**TEXTO APRESENTADO**
● ● ● ●

Memória, verdade e justiça
Na madrugada do dia 31 de março para 1 de abril, Marighella não precisou ver os tanques de guerra invadindo a cidade do Rio de Janeiro para saber que o Golpe era iminente.
Por Maria Marighella
Na madrugada do dia 31 de março para 1º de abril, Marighella não precisou ver os tanques de guerra invadindo a cidade do Rio de Janeiro para saber que o Golpe era iminente. Dirigente comunista desde os anos 30, era um dos poucos a ter nitidez do cerco que chegava ao Brasil. Meu pai, Carlinhos, desde o início daquele 1964, já estava matriculado num semi internato, pelo pai, como prova daquela certeza. Ele dizia: se algo me acontecer, você volta para o Colégio.
E foi assim. Estava certo. Com as tensões crescentes que marcaram aquele dia, Marighella, ao lado de sua companheira Clara Charf, arrumou rapidamente uma sacola e desceu às pressas as escadas do seu apartamento enquanto a polícia subia pelo elevador e entrou pela última vez na clandestinidade que durou até o seu brutal assassinato em 1969.

● ● ● ●

**LISTA DE TAREFAS**
1: Transcreva fielmente, do texto sobre Marighella, o trecho que se inicia com as palavras "E foi assim." e termina com "assassinato em 1969.".
2: Enumere todas as pessoas mencionadas pelo nome no texto sobre Marighella, incluindo a assinatura.
3: Segundo o texto sobre Marighella, quem estava ao lado dele quando arrumou a sacola e deixou o apartamento?

● ● ● ●

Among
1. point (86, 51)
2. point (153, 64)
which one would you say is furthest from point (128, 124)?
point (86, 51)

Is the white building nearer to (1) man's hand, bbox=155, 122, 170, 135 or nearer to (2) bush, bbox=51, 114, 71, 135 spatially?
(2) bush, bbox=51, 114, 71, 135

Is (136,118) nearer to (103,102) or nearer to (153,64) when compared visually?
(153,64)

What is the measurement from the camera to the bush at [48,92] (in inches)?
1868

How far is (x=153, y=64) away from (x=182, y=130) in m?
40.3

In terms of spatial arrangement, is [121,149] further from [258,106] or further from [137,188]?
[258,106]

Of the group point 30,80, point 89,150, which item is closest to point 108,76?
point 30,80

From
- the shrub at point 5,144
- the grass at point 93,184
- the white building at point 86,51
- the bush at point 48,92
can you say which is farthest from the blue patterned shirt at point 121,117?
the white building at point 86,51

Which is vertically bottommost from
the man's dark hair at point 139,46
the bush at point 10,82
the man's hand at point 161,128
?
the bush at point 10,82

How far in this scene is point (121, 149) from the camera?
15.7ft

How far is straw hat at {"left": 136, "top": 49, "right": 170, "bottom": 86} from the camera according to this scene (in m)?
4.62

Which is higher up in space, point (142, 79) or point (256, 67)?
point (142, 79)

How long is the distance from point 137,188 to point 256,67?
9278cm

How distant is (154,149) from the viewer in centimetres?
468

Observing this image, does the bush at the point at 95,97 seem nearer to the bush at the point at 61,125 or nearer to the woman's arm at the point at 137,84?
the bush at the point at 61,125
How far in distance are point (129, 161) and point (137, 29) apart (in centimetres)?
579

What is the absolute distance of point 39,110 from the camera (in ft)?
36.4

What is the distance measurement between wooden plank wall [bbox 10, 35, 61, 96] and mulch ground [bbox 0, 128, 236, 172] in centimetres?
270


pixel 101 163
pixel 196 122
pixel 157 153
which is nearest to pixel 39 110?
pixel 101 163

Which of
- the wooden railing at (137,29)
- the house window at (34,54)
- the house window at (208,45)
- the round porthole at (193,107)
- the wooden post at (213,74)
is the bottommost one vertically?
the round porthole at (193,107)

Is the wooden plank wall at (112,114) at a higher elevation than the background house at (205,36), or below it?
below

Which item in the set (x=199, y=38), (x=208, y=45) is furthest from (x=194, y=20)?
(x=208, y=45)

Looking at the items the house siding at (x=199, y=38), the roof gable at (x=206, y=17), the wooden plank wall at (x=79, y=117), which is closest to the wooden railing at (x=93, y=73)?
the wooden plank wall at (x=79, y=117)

● ● ● ●

**RESPOSTAS DO EXERCÍCIO**
1:
E foi assim. Estava certo. Com as tensões crescentes que marcaram aquele dia, Marighella, ao lado de sua companheira Clara Charf, arrumou rapidamente uma sacola e desceu às pressas as escadas do seu apartamento enquanto a polícia subia pelo elevador e entrou pela última vez na clandestinidade que durou até o seu brutal assassinato em 1969.

2: Marighella, Maria Marighella, Carlinhos, Clara Charf

3: Sua companheira Clara Charf.